### TASK INSTRUCTIONS
Reprint every line of the data, keeping each character intact.

### RECORDS TO USE

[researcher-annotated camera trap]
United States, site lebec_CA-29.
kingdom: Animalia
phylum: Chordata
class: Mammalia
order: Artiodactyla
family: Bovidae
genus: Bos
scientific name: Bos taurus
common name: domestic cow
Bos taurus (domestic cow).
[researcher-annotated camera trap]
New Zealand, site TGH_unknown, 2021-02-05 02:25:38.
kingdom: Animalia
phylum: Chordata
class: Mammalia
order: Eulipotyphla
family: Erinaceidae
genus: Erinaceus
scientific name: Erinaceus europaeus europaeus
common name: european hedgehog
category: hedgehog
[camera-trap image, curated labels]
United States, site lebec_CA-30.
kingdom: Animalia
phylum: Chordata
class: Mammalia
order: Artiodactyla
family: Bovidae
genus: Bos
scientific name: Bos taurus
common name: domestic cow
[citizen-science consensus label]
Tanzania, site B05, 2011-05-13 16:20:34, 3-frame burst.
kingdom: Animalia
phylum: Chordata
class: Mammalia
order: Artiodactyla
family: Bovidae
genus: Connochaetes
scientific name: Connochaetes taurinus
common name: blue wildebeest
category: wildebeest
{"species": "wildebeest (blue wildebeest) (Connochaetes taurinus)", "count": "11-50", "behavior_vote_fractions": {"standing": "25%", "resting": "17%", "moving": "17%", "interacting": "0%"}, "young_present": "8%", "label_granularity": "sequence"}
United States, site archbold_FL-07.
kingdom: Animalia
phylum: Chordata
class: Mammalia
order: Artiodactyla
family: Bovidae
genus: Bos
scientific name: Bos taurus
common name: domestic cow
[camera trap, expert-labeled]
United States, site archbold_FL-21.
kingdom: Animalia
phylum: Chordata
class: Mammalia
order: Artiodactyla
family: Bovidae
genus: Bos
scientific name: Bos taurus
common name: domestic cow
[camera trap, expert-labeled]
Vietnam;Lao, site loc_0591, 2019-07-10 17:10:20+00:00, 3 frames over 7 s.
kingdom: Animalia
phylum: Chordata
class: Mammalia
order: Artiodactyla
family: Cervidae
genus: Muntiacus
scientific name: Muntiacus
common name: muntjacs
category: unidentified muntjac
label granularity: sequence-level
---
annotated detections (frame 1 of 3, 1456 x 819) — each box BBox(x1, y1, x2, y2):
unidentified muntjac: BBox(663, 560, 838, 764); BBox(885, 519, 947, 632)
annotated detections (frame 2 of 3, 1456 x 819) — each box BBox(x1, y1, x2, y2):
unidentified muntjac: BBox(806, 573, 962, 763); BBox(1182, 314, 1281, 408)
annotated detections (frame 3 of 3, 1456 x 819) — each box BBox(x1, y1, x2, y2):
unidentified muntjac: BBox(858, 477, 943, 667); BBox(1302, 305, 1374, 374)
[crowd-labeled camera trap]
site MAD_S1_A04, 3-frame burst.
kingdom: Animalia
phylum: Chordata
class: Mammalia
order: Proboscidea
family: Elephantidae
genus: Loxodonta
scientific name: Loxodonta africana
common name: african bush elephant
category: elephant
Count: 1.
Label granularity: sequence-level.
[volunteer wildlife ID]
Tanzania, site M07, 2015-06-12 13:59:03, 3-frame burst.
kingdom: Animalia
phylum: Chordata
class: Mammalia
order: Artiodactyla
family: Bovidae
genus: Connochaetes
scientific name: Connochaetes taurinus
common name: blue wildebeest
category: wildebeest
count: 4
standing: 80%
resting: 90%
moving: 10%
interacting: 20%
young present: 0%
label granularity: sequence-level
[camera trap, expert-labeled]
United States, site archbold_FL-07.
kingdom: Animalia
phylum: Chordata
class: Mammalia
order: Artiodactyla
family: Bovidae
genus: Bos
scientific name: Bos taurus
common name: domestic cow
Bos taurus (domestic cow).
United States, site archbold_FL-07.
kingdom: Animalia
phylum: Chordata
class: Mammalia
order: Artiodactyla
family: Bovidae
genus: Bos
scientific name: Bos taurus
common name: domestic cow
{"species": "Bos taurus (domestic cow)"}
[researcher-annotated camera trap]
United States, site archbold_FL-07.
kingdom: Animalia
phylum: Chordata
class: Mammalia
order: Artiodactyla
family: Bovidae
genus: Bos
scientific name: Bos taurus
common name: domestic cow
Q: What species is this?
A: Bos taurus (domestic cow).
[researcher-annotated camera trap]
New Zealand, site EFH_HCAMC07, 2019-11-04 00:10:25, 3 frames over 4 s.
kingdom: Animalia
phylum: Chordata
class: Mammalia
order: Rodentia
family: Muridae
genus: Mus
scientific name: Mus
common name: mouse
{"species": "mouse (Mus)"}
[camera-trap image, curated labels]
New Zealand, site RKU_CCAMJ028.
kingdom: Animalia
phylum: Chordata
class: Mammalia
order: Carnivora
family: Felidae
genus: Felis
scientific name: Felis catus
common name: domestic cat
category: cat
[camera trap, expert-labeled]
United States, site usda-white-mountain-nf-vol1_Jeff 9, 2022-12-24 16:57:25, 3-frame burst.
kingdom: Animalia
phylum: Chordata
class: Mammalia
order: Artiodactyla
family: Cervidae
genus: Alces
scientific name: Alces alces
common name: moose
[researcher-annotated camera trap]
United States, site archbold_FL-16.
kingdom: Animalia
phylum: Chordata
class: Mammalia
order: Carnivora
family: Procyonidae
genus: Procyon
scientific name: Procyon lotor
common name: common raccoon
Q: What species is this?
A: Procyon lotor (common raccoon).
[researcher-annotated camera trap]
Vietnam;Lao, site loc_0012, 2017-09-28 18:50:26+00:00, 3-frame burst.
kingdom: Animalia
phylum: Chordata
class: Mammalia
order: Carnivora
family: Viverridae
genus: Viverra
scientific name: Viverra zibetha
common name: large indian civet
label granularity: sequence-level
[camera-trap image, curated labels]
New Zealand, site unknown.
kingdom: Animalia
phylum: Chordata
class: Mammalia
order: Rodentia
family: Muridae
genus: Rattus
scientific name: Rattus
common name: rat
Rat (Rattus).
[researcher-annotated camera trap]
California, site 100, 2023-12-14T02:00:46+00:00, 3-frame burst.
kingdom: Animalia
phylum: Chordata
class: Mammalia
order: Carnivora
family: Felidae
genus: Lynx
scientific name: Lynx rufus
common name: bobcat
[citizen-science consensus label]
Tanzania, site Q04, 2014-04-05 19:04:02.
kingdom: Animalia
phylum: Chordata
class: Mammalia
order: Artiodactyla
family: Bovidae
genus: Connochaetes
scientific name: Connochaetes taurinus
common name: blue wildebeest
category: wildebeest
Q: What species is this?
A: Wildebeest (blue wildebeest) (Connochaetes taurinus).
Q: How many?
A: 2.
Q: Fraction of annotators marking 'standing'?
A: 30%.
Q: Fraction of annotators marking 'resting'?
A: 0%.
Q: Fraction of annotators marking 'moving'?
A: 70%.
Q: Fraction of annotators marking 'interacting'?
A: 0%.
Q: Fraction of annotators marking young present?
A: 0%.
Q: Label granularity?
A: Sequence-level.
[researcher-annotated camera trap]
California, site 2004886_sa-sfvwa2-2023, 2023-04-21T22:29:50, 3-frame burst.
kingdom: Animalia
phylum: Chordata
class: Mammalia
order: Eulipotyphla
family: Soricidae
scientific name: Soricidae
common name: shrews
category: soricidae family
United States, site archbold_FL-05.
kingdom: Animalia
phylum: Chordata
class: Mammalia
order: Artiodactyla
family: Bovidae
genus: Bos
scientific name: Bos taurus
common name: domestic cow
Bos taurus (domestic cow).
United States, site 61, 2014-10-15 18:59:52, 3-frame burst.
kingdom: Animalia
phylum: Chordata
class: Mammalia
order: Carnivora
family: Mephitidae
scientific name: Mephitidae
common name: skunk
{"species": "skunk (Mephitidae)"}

### EXERCISE RESPONSE
[researcher-annotated camera trap]
United States, site lebec_CA-29.
kingdom: Animalia
phylum: Chordata
class: Mammalia
order: Artiodactyla
family: Bovidae
genus: Bos
scientific name: Bos taurus
common name: domestic cow
Bos taurus (domestic cow).
[researcher-annotated camera trap]
New Zealand, site TGH_unknown, 2021-02-05 02:25:38.
kingdom: Animalia
phylum: Chordata
class: Mammalia
order: Eulipotyphla
family: Erinaceidae
genus: Erinaceus
scientific name: Erinaceus europaeus europaeus
common name: european hedgehog
category: hedgehog
[camera-trap image, curated labels]
United States, site lebec_CA-30.
kingdom: Animalia
phylum: Chordata
class: Mammalia
order: Artiodactyla
family: Bovidae
genus: Bos
scientific name: Bos taurus
common name: domestic cow
[citizen-science consensus label]
Tanzania, site B05, 2011-05-13 16:20:34, 3-frame burst.
kingdom: Animalia
phylum: Chordata
class: Mammalia
order: Artiodactyla
family: Bovidae
genus: Connochaetes
scientific name: Connochaetes taurinus
common name: blue wildebeest
category: wildebeest
{"species": "wildebeest (blue wildebeest) (Connochaetes taurinus)", "count": "11-50", "behavior_vote_fractions": {"standing": "25%", "resting": "17%", "moving": "17%", "interacting": "0%"}, "young_present": "8%", "label_granularity": "sequence"}
United States, site archbold_FL-07.
kingdom: Animalia
phylum: Chordata
class: Mammalia
order: Artiodactyla
family: Bovidae
genus: Bos
scientific name: Bos taurus
common name: domestic cow
[camera trap, expert-labeled]
United States, site archbold_FL-21.
kingdom: Animalia
phylum: Chordata
class: Mammalia
order: Artiodactyla
family: Bovidae
genus: Bos
scientific name: Bos taurus
common name: domestic cow
[camera trap, expert-labeled]
Vietnam;Lao, site loc_0591, 2019-07-10 17:10:20+00:00, 3 frames over 7 s.
kingdom: Animalia
phylum: Chordata
class: Mammalia
order: Artiodactyla
family: Cervidae
genus: Muntiacus
scientific name: Muntiacus
common name: muntjacs
category: unidentified muntjac
label granularity: sequence-level
---
annotated detections (frame 1 of 3, 1456 x 819) — each box BBox(x1, y1, x2, y2):
unidentified muntjac: BBox(663, 560, 838, 764); BBox(885, 519, 947, 632)
annotated detections (frame 2 of 3, 1456 x 819) — each box BBox(x1, y1, x2, y2):
unidentified muntjac: BBox(806, 573, 962, 763); BBox(1182, 314, 1281, 408)
annotated detections (frame 3 of 3, 1456 x 819) — each box BBox(x1, y1, x2, y2):
unidentified muntjac: BBox(858, 477, 943, 667); BBox(1302, 305, 1374, 374)
[crowd-labeled camera trap]
site MAD_S1_A04, 3-frame burst.
kingdom: Animalia
phylum: Chordata
class: Mammalia
order: Proboscidea
family: Elephantidae
genus: Loxodonta
scientific name: Loxodonta africana
common name: african bush elephant
category: elephant
Count: 1.
Label granularity: sequence-level.
[volunteer wildlife ID]
Tanzania, site M07, 2015-06-12 13:59:03, 3-frame burst.
kingdom: Animalia
phylum: Chordata
class: Mammalia
order: Artiodactyla
family: Bovidae
genus: Connochaetes
scientific name: Connochaetes taurinus
common name: blue wildebeest
category: wildebeest
count: 4
standing: 80%
resting: 90%
moving: 10%
interacting: 20%
young present: 0%
label granularity: sequence-level
[camera trap, expert-labeled]
United States, site archbold_FL-07.
kingdom: Animalia
phylum: Chordata
class: Mammalia
order: Artiodactyla
family: Bovidae
genus: Bos
scientific name: Bos taurus
common name: domestic cow
Bos taurus (domestic cow).
United States, site archbold_FL-07.
kingdom: Animalia
phylum: Chordata
class: Mammalia
order: Artiodactyla
family: Bovidae
genus: Bos
scientific name: Bos taurus
common name: domestic cow
{"species": "Bos taurus (domestic cow)"}
[researcher-annotated camera trap]
United States, site archbold_FL-07.
kingdom: Animalia
phylum: Chordata
class: Mammalia
order: Artiodactyla
family: Bovidae
genus: Bos
scientific name: Bos taurus
common name: domestic cow
Q: What species is this?
A: Bos taurus (domestic cow).
[researcher-annotated camera trap]
New Zealand, site EFH_HCAMC07, 2019-11-04 00:10:25, 3 frames over 4 s.
kingdom: Animalia
phylum: Chordata
class: Mammalia
order: Rodentia
family: Muridae
genus: Mus
scientific name: Mus
common name: mouse
{"species": "mouse (Mus)"}
[camera-trap image, curated labels]
New Zealand, site RKU_CCAMJ028.
kingdom: Animalia
phylum: Chordata
class: Mammalia
order: Carnivora
family: Felidae
genus: Felis
scientific name: Felis catus
common name: domestic cat
category: cat
[camera trap, expert-labeled]
United States, site usda-white-mountain-nf-vol1_Jeff 9, 2022-12-24 16:57:25, 3-frame burst.
kingdom: Animalia
phylum: Chordata
class: Mammalia
order: Artiodactyla
family: Cervidae
genus: Alces
scientific name: Alces alces
common name: moose
[researcher-annotated camera trap]
United States, site archbold_FL-16.
kingdom: Animalia
phylum: Chordata
class: Mammalia
order: Carnivora
family: Procyonidae
genus: Procyon
scientific name: Procyon lotor
common name: common raccoon
Q: What species is this?
A: Procyon lotor (common raccoon).
[researcher-annotated camera trap]
Vietnam;Lao, site loc_0012, 2017-09-28 18:50:26+00:00, 3-frame burst.
kingdom: Animalia
phylum: Chordata
class: Mammalia
order: Carnivora
family: Viverridae
genus: Viverra
scientific name: Viverra zibetha
common name: large indian civet
label granularity: sequence-level
[camera-trap image, curated labels]
New Zealand, site unknown.
kingdom: Animalia
phylum: Chordata
class: Mammalia
order: Rodentia
family: Muridae
genus: Rattus
scientific name: Rattus
common name: rat
Rat (Rattus).
[researcher-annotated camera trap]
California, site 100, 2023-12-14T02:00:46+00:00, 3-frame burst.
kingdom: Animalia
phylum: Chordata
class: Mammalia
order: Carnivora
family: Felidae
genus: Lynx
scientific name: Lynx rufus
common name: bobcat
[citizen-science consensus label]
Tanzania, site Q04, 2014-04-05 19:04:02.
kingdom: Animalia
phylum: Chordata
class: Mammalia
order: Artiodactyla
family: Bovidae
genus: Connochaetes
scientific name: Connochaetes taurinus
common name: blue wildebeest
category: wildebeest
Q: What species is this?
A: Wildebeest (blue wildebeest) (Connochaetes taurinus).
Q: How many?
A: 2.
Q: Fraction of annotators marking 'standing'?
A: 30%.
Q: Fraction of annotators marking 'resting'?
A: 0%.
Q: Fraction of annotators marking 'moving'?
A: 70%.
Q: Fraction of annotators marking 'interacting'?
A: 0%.
Q: Fraction of annotators marking young present?
A: 0%.
Q: Label granularity?
A: Sequence-level.
[researcher-annotated camera trap]
California, site 2004886_sa-sfvwa2-2023, 2023-04-21T22:29:50, 3-frame burst.
kingdom: Animalia
phylum: Chordata
class: Mammalia
order: Eulipotyphla
family: Soricidae
scientific name: Soricidae
common name: shrews
category: soricidae family
United States, site archbold_FL-05.
kingdom: Animalia
phylum: Chordata
class: Mammalia
order: Artiodactyla
family: Bovidae
genus: Bos
scientific name: Bos taurus
common name: domestic cow
Bos taurus (domestic cow).
United States, site 61, 2014-10-15 18:59:52, 3-frame burst.
kingdom: Animalia
phylum: Chordata
class: Mammalia
order: Carnivora
family: Mephitidae
scientific name: Mephitidae
common name: skunk
{"species": "skunk (Mephitidae)"}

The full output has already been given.